Valmy a changé le cours de l'histoire du Monde, selon l’expression même du philosophe allemand Goethe, présent au cours des opérations: « Aujourd’hui la face du monde aura changé ». Et c'est bien cela, encore que le processus soit permanent du début jsuqu'à la fin des temps.

Le Duc de Brunswick, le généralissime des forces coalisées, semblait peu enclin au combat et son Général en chef Dumouriez semblaient éviter  l’affrontement. Tous deux étaient « philosophes et francs-maçons »1.
 
Le Roi de Prusse,  sans grande conviction, non plus, à la tête de son armée souhaitait en finir rapidement et rentrer à Berlin. Les belligérants se cherchaient depuis l'invasion prussienne ou s'évitaient pour finalement se croiser incidemment aux environs de Valmy. Combat ou non ? A Paris, les révolutionnaires réclamaient un fait d'arme rapide mémorable ou la victoire franche afin de rehausser l’éclat de la proclamation de la 1ère République de la veille.

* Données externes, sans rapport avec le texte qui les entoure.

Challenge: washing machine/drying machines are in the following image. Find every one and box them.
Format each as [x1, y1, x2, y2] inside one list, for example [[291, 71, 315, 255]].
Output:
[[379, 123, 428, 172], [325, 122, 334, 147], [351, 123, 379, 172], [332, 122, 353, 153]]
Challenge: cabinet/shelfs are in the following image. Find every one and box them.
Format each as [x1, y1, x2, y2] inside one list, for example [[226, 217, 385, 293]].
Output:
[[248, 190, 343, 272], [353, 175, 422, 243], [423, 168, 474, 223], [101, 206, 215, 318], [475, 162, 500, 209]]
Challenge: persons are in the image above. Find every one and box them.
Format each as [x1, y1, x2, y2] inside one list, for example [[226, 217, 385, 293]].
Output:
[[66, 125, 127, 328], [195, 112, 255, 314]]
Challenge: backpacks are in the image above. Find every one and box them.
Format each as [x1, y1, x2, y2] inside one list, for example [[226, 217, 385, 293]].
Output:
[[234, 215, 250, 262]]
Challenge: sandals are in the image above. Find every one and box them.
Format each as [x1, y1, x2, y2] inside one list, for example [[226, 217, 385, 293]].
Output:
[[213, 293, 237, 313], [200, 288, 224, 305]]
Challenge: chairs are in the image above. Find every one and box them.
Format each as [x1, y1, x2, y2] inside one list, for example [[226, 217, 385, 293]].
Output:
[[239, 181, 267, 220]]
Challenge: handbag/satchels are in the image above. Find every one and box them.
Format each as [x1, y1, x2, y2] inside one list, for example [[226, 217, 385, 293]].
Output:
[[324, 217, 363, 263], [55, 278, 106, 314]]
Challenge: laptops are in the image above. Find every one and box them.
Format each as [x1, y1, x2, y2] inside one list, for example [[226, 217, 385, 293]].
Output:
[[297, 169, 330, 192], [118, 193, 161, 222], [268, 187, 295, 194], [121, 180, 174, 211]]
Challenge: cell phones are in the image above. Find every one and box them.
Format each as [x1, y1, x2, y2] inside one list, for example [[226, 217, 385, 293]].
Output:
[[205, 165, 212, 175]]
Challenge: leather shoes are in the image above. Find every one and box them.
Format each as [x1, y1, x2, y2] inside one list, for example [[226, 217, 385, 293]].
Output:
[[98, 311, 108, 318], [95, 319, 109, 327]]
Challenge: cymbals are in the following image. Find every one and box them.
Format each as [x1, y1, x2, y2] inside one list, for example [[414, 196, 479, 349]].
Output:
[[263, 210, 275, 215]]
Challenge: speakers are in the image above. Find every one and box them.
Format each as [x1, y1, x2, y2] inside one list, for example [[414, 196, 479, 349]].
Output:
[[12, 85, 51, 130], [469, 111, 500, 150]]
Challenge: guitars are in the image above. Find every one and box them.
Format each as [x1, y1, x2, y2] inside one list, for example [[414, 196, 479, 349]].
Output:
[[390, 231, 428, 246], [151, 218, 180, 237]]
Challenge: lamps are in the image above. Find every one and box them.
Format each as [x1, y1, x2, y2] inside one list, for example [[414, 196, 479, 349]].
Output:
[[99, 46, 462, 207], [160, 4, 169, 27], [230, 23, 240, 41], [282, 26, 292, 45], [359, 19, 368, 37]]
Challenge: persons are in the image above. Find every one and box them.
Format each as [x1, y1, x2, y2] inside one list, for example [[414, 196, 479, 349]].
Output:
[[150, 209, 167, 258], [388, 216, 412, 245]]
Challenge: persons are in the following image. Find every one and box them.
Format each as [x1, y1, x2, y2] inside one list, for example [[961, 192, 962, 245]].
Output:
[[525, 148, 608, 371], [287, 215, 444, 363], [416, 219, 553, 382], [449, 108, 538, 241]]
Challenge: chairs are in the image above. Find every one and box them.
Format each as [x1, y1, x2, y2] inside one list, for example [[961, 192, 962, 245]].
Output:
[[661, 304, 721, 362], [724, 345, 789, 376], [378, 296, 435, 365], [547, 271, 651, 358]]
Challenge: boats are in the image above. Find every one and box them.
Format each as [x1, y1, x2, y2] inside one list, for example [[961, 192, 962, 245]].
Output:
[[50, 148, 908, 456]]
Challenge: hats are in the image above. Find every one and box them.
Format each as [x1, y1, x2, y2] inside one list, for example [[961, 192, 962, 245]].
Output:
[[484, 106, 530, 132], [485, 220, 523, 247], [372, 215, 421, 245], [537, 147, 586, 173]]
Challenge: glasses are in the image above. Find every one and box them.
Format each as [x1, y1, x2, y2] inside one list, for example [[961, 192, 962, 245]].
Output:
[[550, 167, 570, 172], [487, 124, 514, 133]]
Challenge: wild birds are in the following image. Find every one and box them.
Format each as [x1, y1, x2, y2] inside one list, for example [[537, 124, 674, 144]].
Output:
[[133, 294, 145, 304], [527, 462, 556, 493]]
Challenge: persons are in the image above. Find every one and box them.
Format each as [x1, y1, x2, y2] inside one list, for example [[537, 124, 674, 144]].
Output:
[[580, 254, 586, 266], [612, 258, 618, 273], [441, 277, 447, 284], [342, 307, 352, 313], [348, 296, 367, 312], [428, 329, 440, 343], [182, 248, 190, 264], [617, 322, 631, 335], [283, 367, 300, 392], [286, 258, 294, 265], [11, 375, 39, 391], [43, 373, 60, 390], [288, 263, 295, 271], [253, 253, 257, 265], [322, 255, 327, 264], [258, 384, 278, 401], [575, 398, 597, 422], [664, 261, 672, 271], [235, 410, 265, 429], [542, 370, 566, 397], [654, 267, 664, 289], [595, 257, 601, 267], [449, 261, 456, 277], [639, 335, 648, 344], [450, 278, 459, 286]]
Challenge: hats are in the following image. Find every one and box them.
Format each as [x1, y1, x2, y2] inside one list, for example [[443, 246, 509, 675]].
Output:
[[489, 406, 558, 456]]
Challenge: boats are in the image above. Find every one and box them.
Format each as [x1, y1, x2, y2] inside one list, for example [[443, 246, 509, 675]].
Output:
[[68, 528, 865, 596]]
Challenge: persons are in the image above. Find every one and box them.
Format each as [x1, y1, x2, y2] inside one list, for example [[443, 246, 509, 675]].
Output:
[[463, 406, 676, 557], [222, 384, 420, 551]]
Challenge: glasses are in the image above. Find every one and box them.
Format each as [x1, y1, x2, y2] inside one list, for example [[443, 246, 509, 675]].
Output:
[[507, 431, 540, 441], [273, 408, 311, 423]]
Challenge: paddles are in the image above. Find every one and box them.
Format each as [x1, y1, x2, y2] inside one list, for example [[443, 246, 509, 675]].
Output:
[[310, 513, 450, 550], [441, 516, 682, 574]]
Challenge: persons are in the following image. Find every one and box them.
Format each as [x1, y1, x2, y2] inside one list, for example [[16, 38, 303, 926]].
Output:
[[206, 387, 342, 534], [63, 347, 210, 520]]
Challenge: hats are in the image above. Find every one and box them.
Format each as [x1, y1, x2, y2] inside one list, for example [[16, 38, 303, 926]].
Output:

Le choc des deux armées se produit vers 13 heures, quand soudain  le ciel s'assombrit et le tonnerre gronda provoquant une grande  confusion  dans les rangs des troupes. Les Français, les volontaires de la Convention, dressés les armes à la main, hurlent avec férocité : « Vive la Nation ! ». En face, en premières lignes de pauvres bougres de paysans catholiques de Haute Silésie précèdent la cavalerie de l’armée prussienne et vont être les offrandes de ce sacrifice sanglant.

Soudain, les colonnes prussiennes, aux environs du lieu dit "le Croissant" non loin de la station service actuelle, se mobilisent et avancent. La canonnade française répondit quand un orage violent éclatait à cet instant même. Le feu des obus se confondait aux éclairs et la grenaille mêlée à la grêle s’abattit sur les Silésiens en marche vers la côte des « Maigneux ». Ils tentaient d'atteindre le Moulin situé en hauteur à quelques dizaines de mètres seulement. Pour y parvenir il fallait franchir un vallon, lequel accueille aujourd’hui l’autoroute. Les Silésiens tremblent et craignent la mort. Ils jettent leurs jeux de cartes et la viande volée la veille par crainte de la colère divine. Ils sortent de leur poche leurs chapelets qu’ils égrainent. La canonnade dure près de 20 minutes et c’est un carnage parmi ces hommes massacrés entre le vallon et Maigneux. Ainsi s’achève « Valmy ». Les coalisés reprennent le chemin du retour et le monde peut basculer.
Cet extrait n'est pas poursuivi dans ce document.